Oryantalizmi, Hıristiyan misyonerliği ve sömürgeciliğin keşif kolu olarak gören en önemli entelektüel kuşkusuz E.Said’dir. E.Said’e göre Oryantalizm çalışmalarını bilimsel bir temele oturtmak isteyen düşünceye kökten itirazlar yöneltti. Bu yüzden oryantalizm denince Onun eleştirileri ihmal edilemeyecek kadar önemli bir konuma oturmuştur. Said’e göre oryantalizm, asla masum bir akademik araştırma disiplini, Doğu’yu tanımaya dönük sosyolojik bir çalışma alanı değildir.
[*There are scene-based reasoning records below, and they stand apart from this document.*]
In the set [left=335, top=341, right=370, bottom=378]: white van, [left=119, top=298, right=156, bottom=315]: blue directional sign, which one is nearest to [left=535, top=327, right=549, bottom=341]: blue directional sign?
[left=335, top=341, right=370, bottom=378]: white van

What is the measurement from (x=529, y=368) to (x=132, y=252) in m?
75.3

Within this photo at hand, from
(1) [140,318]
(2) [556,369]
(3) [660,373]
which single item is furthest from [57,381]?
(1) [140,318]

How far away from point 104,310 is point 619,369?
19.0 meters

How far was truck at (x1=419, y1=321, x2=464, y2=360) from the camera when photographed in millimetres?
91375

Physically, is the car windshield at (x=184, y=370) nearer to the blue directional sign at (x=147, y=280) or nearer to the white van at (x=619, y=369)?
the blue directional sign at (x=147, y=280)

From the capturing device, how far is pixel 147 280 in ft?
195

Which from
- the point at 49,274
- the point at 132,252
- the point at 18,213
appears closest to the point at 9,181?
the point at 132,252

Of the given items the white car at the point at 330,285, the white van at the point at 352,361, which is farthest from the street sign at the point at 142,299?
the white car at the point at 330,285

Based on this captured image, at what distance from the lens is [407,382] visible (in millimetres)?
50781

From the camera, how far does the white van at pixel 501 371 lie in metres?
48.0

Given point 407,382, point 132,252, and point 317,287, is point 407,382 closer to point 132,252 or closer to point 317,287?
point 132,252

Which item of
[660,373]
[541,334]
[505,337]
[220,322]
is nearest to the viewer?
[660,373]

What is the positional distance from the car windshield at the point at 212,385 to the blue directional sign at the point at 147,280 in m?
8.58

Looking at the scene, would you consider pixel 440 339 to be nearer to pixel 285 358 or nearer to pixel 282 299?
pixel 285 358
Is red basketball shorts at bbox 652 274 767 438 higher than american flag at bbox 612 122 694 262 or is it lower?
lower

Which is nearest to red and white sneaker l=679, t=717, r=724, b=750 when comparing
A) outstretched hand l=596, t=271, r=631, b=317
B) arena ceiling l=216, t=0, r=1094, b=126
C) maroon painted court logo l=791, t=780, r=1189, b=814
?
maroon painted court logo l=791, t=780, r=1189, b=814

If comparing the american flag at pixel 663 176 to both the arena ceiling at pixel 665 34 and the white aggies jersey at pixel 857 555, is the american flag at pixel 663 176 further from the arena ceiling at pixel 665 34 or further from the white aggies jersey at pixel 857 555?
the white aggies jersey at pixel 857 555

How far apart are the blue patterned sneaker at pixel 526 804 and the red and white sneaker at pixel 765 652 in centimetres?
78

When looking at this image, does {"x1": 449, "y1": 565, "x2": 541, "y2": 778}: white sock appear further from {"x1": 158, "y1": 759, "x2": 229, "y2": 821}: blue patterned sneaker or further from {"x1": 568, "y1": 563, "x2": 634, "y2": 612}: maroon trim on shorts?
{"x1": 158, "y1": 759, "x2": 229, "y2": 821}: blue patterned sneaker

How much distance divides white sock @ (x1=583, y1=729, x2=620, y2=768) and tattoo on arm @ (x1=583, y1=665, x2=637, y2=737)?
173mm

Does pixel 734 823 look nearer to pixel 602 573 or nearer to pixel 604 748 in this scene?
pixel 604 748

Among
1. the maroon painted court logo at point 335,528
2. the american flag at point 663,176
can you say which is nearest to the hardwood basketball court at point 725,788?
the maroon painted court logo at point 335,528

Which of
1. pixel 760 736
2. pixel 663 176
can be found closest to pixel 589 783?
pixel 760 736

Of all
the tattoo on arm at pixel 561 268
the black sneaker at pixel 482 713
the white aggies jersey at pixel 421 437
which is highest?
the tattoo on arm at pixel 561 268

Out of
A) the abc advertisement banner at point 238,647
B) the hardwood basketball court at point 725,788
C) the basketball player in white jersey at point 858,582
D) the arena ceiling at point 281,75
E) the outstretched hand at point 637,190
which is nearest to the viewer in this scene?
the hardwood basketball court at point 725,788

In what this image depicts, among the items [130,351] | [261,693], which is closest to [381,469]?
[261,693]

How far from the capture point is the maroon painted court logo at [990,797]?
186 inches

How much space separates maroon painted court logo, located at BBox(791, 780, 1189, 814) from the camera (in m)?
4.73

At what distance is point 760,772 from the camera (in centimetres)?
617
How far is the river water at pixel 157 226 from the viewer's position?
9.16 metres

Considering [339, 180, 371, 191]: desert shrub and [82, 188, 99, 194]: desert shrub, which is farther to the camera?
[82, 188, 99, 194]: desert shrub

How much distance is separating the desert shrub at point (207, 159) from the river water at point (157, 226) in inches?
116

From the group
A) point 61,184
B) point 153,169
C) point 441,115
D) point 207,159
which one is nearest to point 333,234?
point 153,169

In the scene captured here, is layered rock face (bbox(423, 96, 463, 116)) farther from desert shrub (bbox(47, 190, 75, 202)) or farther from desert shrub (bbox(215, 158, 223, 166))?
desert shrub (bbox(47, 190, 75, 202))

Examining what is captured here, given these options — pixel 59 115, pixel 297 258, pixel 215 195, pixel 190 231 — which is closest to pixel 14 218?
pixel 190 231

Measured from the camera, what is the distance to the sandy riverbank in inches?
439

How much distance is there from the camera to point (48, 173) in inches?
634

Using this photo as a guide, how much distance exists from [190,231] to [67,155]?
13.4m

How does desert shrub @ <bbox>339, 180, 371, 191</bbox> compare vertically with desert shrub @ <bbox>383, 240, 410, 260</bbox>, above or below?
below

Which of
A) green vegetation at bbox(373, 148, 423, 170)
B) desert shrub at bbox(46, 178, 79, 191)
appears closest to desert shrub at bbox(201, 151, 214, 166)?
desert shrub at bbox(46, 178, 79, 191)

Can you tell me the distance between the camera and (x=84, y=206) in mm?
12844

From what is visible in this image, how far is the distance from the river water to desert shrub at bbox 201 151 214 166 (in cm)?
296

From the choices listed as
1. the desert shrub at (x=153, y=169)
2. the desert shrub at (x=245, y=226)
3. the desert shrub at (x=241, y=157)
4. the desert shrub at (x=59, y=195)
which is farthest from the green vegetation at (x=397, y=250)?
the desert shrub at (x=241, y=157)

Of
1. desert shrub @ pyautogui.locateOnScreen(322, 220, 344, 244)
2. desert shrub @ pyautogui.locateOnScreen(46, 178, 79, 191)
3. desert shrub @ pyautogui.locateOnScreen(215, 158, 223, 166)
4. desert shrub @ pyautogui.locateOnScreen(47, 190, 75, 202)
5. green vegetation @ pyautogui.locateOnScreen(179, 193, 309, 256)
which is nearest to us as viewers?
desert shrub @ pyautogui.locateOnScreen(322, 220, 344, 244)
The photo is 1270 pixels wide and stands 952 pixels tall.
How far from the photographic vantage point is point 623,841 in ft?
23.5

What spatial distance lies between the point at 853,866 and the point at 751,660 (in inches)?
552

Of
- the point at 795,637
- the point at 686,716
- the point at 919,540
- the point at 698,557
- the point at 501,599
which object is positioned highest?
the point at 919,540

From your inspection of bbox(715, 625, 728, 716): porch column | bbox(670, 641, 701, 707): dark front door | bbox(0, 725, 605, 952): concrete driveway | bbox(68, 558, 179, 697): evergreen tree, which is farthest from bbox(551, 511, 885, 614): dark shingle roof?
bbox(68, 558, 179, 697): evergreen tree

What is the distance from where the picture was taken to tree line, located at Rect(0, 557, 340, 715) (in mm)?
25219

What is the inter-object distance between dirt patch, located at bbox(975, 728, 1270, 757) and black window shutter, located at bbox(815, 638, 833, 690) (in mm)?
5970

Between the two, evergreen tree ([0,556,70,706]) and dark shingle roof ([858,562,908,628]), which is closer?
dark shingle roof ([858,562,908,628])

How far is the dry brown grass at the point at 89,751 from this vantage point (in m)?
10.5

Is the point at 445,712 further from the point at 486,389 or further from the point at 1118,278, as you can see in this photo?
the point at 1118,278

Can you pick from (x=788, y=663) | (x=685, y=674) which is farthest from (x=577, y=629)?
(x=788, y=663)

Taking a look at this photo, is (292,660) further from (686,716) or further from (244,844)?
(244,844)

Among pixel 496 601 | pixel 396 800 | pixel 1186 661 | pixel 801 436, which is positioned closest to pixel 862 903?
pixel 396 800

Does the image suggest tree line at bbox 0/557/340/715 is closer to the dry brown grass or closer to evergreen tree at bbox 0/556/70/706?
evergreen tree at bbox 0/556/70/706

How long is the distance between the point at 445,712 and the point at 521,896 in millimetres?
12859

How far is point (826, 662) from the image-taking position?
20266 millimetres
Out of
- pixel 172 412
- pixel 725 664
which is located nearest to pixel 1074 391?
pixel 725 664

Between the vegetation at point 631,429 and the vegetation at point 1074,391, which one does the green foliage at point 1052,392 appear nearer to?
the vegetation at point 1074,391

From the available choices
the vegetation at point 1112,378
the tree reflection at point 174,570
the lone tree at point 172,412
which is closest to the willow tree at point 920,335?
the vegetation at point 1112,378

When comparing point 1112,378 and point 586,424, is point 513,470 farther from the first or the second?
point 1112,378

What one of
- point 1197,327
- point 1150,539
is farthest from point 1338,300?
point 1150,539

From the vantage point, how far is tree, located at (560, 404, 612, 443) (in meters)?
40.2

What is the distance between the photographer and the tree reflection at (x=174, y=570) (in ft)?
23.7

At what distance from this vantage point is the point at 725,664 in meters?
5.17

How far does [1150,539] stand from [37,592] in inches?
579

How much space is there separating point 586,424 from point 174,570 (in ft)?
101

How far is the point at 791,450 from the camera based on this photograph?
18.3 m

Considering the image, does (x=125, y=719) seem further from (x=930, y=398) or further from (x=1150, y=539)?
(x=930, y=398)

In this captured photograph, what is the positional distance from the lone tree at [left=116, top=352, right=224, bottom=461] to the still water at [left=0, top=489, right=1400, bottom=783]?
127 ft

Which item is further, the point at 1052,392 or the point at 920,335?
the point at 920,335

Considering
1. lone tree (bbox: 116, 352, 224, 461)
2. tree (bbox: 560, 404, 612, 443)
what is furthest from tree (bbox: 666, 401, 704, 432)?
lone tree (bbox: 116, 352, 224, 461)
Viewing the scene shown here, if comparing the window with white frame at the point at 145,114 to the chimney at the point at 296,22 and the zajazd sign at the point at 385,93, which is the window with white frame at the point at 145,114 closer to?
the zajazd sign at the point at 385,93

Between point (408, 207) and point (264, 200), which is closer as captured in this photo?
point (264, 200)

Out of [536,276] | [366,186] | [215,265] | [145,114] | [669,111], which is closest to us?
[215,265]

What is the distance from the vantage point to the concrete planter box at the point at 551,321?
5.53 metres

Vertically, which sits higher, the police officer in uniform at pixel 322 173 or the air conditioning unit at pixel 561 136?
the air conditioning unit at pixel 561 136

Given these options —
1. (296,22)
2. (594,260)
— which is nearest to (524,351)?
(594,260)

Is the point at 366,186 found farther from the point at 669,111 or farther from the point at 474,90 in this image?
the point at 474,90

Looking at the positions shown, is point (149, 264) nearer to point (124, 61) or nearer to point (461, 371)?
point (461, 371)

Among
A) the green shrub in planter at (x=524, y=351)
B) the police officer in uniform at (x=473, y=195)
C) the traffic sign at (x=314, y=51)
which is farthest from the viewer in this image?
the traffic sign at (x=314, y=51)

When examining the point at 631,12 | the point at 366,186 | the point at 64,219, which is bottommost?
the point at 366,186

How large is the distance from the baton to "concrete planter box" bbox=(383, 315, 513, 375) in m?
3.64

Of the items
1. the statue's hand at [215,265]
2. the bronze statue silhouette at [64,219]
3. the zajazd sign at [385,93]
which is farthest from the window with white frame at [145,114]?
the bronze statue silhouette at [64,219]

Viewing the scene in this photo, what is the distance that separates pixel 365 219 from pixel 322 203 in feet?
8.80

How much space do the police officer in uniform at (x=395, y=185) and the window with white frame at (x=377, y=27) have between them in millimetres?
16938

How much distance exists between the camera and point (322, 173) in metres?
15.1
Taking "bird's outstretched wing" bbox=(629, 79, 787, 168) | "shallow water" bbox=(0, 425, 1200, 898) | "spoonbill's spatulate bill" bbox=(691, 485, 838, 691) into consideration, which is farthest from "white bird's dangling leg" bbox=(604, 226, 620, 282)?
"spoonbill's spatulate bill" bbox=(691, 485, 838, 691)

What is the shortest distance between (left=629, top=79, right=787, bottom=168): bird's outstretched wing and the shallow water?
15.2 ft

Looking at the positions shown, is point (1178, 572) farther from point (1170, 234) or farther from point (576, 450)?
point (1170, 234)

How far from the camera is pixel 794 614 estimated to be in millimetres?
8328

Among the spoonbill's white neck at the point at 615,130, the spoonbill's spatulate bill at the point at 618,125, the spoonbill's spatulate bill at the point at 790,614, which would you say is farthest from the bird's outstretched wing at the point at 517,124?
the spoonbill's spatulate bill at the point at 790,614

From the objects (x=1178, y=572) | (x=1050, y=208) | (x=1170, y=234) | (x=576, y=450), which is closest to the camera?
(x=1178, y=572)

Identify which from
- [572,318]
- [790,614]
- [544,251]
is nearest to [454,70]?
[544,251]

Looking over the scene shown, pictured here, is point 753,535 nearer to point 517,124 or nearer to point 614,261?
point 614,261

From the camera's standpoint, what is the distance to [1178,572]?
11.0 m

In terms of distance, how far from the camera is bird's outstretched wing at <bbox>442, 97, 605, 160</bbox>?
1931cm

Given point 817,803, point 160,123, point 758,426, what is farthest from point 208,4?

Said, oryantalizmi şöyle tanımlamaktadır: “Antropolog, sosyolog, tarihçi yahut dilbilimci olsun özel yahut genel bir açıdan Şark’ı öğreten, yazıya döken yahut araştıran kimse şarkiyatçıdır ve yaptığı şey şarkiyattır…Oryantalizmin daha geniş bir manası vardır: Oryantalizm Doğu ve Batı arasında ontolojik ve epistemolojik ayırıma dayalı bir düşünce biçimidir…Şimdi oryantalizmin üçüncü tanımına geliyorum: XVIII.yüzyıl sonlarını kabaca belirlemiş bir başlangıç noktası kabul edersek oryantalizm Şark ile uğraşan müesseselerdir;yani Şark hakkında hükümlerde bulunur,Şark hakkındaki kanaatleri onayından geçirir,Şark’ı tasvir eder,tedris eder, ikan eder, yönetir; kısacası Doğu’yu hakim olmak, onu yeniden kurmak ve onun amiri olabilmek içim bulduğu bir yoldur.” (4)
Edward Said’in son cümleleri oryantalist çalışmalar hakkındaki genel anlayışını da ortaya koymaktadır. Şurası açık ki, Batı’da oryantalist çalışmalar, Batı’nın sömürgecilik faaliyetleriyle eş zamanlı olarak yoğunlaşmıştır. Bu durum oryantalizm çalışmalarının sömürgecilik ile olan ilgisini ve bağlantısını açıkça ortaya koymaktadır. E. Said’in “Oryantalizm” kitabının Türkçeye çevirisinde kullanılan “Sömürgeciliğin keşif kolu” nitelemesi, Cemil Meriç’e aittir. Oryantalizmin nasıl ortaya çıktığı konusunda Cemil Meriç, Said’le aynı paralelde düşünmektedir. 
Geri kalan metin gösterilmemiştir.